↓↓↓

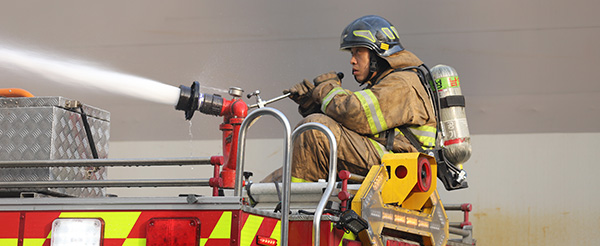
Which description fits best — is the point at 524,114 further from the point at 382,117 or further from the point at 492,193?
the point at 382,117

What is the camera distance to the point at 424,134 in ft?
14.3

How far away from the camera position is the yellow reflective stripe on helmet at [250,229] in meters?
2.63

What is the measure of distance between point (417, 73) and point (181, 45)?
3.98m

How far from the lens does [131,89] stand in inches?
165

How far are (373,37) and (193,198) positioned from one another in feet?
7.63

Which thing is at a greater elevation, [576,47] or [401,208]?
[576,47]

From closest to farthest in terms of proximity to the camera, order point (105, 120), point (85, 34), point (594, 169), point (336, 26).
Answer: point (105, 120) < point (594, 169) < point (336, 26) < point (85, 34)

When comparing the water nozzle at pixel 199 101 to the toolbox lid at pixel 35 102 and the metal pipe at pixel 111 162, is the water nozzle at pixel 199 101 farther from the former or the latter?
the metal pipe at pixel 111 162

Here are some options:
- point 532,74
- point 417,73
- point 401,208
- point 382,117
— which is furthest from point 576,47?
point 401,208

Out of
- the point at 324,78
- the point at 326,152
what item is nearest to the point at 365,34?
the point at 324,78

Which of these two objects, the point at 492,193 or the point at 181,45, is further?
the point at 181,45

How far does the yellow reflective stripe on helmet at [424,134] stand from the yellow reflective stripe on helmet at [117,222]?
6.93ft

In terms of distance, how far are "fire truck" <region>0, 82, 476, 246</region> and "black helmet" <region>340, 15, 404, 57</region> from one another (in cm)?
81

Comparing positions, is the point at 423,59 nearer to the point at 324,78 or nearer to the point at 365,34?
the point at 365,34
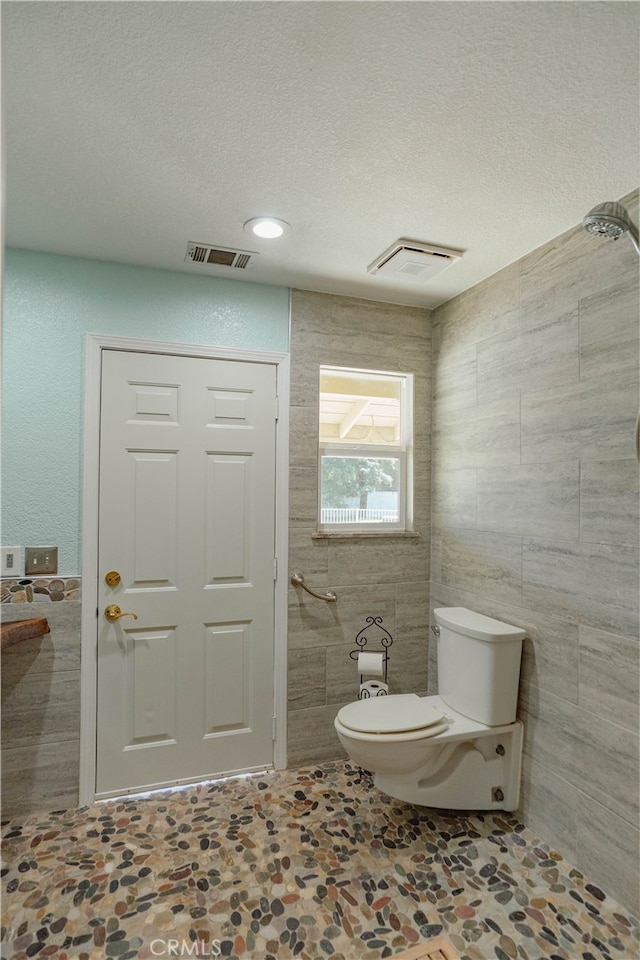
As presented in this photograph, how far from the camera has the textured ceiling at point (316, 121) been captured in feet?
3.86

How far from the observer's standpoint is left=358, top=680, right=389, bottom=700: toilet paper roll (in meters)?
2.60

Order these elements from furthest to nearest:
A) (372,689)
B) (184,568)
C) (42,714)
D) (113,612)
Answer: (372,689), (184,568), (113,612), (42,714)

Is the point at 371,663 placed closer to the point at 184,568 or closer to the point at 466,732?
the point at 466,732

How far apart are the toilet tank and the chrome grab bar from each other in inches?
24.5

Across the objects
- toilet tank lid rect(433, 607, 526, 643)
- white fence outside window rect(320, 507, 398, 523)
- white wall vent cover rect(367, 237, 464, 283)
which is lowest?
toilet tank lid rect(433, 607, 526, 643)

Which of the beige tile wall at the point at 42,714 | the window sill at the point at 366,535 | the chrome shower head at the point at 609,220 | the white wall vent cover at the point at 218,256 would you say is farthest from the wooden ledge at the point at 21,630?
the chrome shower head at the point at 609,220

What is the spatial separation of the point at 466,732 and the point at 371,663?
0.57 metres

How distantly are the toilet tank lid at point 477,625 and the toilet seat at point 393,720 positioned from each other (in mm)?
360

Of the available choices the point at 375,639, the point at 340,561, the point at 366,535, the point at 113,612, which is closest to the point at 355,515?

↑↑↑
↓↓↓

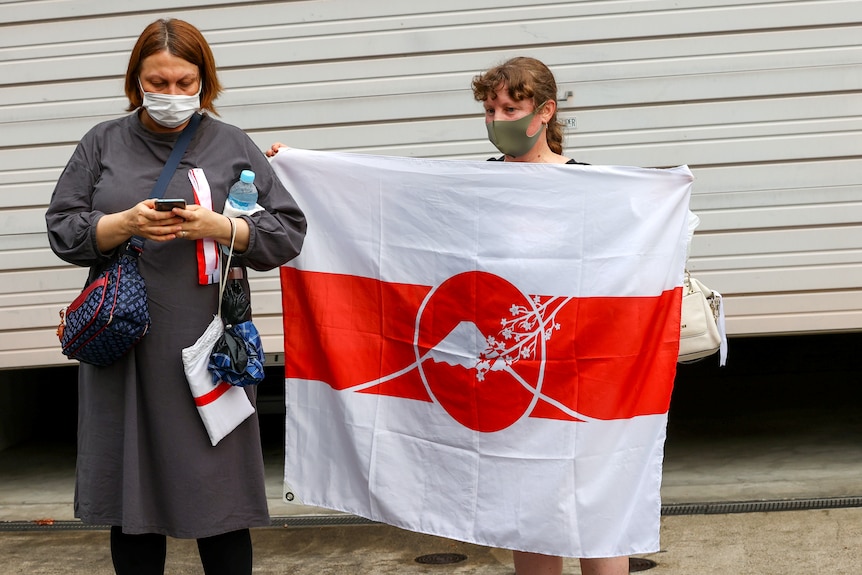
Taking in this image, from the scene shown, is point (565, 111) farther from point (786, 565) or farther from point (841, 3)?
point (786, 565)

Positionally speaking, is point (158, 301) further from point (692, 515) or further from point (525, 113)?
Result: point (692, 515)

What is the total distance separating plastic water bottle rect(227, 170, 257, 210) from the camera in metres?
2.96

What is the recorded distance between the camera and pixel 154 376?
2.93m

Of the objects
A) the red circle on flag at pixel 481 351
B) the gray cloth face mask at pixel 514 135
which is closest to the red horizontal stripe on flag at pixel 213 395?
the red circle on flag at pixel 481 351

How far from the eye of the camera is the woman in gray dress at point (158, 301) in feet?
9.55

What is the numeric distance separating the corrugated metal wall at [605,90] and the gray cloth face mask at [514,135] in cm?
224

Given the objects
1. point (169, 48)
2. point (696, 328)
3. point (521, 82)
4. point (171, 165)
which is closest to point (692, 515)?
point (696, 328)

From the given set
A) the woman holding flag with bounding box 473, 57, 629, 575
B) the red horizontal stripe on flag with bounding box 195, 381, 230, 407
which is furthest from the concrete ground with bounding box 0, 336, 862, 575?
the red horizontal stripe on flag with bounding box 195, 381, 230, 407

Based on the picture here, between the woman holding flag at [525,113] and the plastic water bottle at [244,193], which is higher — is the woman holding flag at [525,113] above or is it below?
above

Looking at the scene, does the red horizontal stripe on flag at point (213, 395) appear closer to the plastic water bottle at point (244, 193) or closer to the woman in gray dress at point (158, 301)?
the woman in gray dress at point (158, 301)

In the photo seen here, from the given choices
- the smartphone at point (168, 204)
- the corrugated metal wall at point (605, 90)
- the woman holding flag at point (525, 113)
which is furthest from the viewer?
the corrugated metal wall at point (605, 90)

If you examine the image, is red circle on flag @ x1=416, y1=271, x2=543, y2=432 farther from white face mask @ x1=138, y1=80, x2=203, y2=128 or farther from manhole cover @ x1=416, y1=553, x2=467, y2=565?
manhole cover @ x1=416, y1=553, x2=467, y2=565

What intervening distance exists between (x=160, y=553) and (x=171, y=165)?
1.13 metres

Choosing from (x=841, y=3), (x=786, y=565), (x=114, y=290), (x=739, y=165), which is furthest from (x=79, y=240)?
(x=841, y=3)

↑↑↑

EXERCISE ->
Please list every line in the material above that contains the word "wall".

COMPLETE RESPONSE ->
- white wall vent cover rect(367, 237, 464, 283)
Which of the beige tile wall at the point at 42,714 | the window sill at the point at 366,535 | the chrome shower head at the point at 609,220 | the white wall vent cover at the point at 218,256 would you say is farthest from the wooden ledge at the point at 21,630?
What is the numeric distance separating the corrugated metal wall at [605,90] and the gray cloth face mask at [514,135] in cm?
- the corrugated metal wall at point (605, 90)
the corrugated metal wall at point (605, 90)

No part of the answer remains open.